Pour que l’hypothèse fonctionne, il faudrait expliquer pourquoi l’on trouve 297 cycles annuels supplémentaires dans les archives naturelles, indépendamment des documents écrits par les humains.
La dendrochronologie et d’autres méthodes scientifiques de datation représentent donc des obstacles majeurs pour cette théorie.
Et puis il y a les éclipses
Il existe aussi une sorte d’horloge historique qu’il serait extrêmement difficile de falsifier : le ciel. Les civilisations anciennes ont enregistré des éclipses, des mouvements planétaires, des passages de comètes et d’autres phénomènes astronomiques.
Aujourd’hui, nous pouvons calculer mathématiquement la date de nombreux de ces événements. La comparaison des récits historiques avec les calculs astronomiques modernes montre une correspondance avec la chronologie conventionnelle.
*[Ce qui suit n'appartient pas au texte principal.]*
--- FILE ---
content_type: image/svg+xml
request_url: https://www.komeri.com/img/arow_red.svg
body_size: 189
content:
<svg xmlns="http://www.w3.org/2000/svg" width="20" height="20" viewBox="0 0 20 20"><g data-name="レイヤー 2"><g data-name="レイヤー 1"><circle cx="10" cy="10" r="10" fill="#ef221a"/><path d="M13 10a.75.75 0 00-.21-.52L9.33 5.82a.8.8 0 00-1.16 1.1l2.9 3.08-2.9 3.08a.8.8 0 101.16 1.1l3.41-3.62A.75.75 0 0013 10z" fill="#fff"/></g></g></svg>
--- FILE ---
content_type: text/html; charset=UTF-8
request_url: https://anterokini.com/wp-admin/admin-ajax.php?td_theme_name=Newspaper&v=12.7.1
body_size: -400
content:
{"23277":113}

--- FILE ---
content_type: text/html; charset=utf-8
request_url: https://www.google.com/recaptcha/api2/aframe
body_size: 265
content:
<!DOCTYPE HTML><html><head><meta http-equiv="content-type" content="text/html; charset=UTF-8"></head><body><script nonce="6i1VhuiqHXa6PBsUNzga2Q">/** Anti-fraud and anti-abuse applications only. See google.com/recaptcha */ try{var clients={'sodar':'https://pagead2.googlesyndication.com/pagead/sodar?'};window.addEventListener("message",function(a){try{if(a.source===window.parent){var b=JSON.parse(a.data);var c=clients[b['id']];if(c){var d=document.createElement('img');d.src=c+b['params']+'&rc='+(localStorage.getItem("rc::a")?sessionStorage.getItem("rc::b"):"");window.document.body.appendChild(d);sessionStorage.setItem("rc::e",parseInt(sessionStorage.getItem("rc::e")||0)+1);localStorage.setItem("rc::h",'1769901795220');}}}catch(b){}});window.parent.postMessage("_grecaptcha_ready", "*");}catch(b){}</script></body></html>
Supprimer près de 300 ans ferait que plusieurs de ces événements ne coïncideraient plus avec les dates rapportées. Un autre problème de taille se pose.

Il aurait fallu convaincre pratiquement le monde entier
La théorie se concentre sur l’Europe médiévale, mais durant ces 297 ans, des chronologies indépendantes existaient en Chine, en Inde et dans le monde islamique, certaines documentant des contacts avec l’Europe elle-même.
Éliminer trois siècles exigerait d’expliquer comment les documents, les traces archéologiques et les événements astronomiques de civilisations indépendantes continuent de correspondre à la chronologie établie.
Sommes-nous donc vraiment en 2026 ?
Toutes les indications suggèrent que oui. L’Hypothèse du Temps Fantôme n’est pas acceptée par les historiens, car trop de sources indépendantes et de preuves matérielles confirment la chronologie reconnue.
Cette théorie conserve malgré tout un intérêt : elle révèle comment nous reconstruisons le passé. Aujourd’hui, l’Histoire croise les documents avec l’archéologie, l’astronomie, la chimie, la physique et même les cernes des arbres. Notre calendrier ne repose donc pas uniquement sur des écrits vieux de plusieurs siècles.